#### Text

Lesson 7: Retry Strategies and Exponential Backoff

Here’s a scenario that’s burned me more than once: a downstream service has a brief hiccup — maybe a pod is restarting, maybe there’s a momentary network partition — and instead of gracefully retrying, my service immediately returns a 500 to every caller. The hiccup lasts 3 seconds. My P99 latency graph spikes. On-call gets paged. Everyone’s unhappy. The fix? A retry loop with exponential backoff. Three lines of logic that would’ve made the entire incident invisible.

But retries done wrong are worse than no retries at all. Naive retry logic is how you turn a small problem into a cascading failure that takes down your entire system.

The Naive Approach (Don’t Do This)

// DON'T DO THIS IN PRODUCTION
async fn naive_retry<F, T, E>(f: F, max_retries: u32) -> Result<T, E>
where
    F: Fn() -> futures::future::BoxFuture<'static, Result<T, E>>,
{
    let mut last_err = None;
    for _ in 0..=max_retries {
        match f().await {
            Ok(val) => return Ok(val),
            Err(e) => last_err = Some(e),
        }
    }
    Err(last_err.unwrap())
}

What’s wrong with this? No backoff. If the server returns a 503, you immediately hit it again, and again, and again. If 1,000 clients all do this simultaneously, you’ve just created a thundering herd that hammers the recovering server with 4,000 requests in under a second. Congratulations, you’ve turned a recovery into a DDoS.

########
#### Data listing

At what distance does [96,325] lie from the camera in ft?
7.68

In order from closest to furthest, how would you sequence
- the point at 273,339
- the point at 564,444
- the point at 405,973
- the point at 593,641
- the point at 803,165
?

########

- Required work
a: In the lesson on retry strategies, how long does the downstream service's hiccup last?
b: Please write out the rows again, switching "point" to "spot" and keeping everything else unchanged.

- Answers by task
a: 3 seconds.

b:
At what distance does [96,325] lie from the camera in ft?
7.68

In order from closest to furthest, how would you sequence
- the spot at 273,339
- the spot at 564,444
- the spot at 405,973
- the spot at 593,641
- the spot at 803,165
?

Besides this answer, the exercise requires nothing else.